Some 85 percent of Egyptian women are overweight with 48 percent of that percentage suffering obesity, according to the 2014 Egypt Demographic and Health Survey (2014 EDHS) announced by Egypt’s health minister Sunday.
Minister Adel Adawy also revealed that 15 percent of children under five are overweight while another eight percent from the same average age are underweight, among other medical problems he said have increased due to bad nutrition.
One of the consequences of bad nutrition is that one child in every five under five years old is dwarfed.
On the other hand, Adawy revealed child mortality rates keep decreasing, reaching 22 in every 1,000 new-born babies, and 27 in 1,000 children under five years old.

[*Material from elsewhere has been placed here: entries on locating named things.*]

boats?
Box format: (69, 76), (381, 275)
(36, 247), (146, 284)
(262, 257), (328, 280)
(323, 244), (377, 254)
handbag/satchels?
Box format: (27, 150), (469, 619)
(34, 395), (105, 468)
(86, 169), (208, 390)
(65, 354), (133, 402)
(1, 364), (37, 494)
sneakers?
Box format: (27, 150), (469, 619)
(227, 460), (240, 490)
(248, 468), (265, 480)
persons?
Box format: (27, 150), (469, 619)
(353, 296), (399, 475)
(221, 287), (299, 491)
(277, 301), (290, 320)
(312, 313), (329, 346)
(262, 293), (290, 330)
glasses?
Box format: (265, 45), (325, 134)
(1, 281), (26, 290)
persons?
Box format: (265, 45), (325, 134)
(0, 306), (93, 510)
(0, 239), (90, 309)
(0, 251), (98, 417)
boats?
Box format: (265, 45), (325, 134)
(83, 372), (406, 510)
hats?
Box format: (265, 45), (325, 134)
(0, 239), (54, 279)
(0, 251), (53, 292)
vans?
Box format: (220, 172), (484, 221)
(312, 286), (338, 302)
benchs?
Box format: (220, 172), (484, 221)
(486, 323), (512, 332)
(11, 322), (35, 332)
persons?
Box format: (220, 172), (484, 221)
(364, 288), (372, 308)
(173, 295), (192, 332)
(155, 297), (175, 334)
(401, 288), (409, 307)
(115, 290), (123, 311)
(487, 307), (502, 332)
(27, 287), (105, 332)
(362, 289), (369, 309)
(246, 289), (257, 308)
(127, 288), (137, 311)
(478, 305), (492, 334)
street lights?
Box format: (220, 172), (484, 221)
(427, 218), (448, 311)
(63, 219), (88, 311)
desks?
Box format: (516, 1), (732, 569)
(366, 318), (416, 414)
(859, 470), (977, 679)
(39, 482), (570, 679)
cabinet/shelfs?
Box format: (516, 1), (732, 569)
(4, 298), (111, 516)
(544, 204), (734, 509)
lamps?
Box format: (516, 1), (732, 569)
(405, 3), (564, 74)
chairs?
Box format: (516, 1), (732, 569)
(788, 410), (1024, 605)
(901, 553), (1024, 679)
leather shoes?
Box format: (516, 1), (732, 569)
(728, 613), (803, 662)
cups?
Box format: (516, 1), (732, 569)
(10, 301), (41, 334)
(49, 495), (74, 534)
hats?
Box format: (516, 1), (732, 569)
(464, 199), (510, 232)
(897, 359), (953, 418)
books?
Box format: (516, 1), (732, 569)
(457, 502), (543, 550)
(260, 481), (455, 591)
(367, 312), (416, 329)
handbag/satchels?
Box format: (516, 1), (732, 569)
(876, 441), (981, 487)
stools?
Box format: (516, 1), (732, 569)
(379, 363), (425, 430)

“This is directly related to the level of education of the mothers. Child death rates tend to decrease among mothers who have received better education. Having proper intervals between pregnancies is also a factor,” said Adawy, reviewing some of the report's findings
Birth by caesarean section has “horrifically” increased to 52 percent, “even to 76 percent in some governorates such as Port Said and Damietta.”
The 2014 EDHS is part of the Demographic and Health Surveys (DHS) programme funded by the US Agency for International Development (USAID).
USAID/Cairo was the main contributor in funding the EDHS survey.
Support for the survey was also provided by the United Nations Children's Fund (UNICEF) and United Nations Population Fund (UNFPA).